Police initially said Wortman had been arrested Sunday at a gas station in Enfield, outside Halifax, but later said he had died. It was not clear how, and they did not provide further details, although one police official said that there was an exchange of gunfire between the suspect and police at one point.
Wortman, who owned a denture practice in the city of Dartmouth, near Halifax, lived part time in Portapique, according to residents.
Atlantic Denture Clinic, the practice Wortman owned, had been closed for the past month because of the coronavirus pandemic.
Neighbor Nancy Hudson said she met Wortman about 18 years ago when he bought the property on Portapique Beach Road, which is a short walk from her home, and she and her husband used to socialize with him.
“There is another side to Gabe. He had some issues, especially with his girlfriend,” Hudson said, adding that he was obsessed and jealous. “It was a red flag.”
Speaking to reporters Monday, Nova Scotia Premier Stephen McNeil said that even in the midst of such anguish now was not the time to gather together to mourn.
“We cannot forget that in the midst of this tragedy we are still fighting a deadly virus,” McNeil said. “Now more than ever we need your cooperation. It takes inner strength. The best that we can honor the victims of this tragedy is to continue to act in a way that protects our fellow Nova Scotians.”

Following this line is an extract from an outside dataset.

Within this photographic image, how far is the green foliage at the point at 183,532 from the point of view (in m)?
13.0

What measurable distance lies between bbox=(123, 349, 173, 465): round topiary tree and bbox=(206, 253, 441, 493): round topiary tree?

Mass shootings are relatively rare in Canada. The country overhauled its gun-control laws after gunman Marc Lepine killed 14 women and himself at Montreal’s Ecole Polytechnique college in 1989. Before this weekend’s rampage, that had been the country’s worst mass shooting.
Trudeau said Monday his government would introduce further gun control legislation prohibiting military-style assault weapons, a measure that had already been planned before the coronavirus pandemic interrupted the current parliamentary session.
This story has been updated to correct that this was Canada’s worst mass shooting, not killing.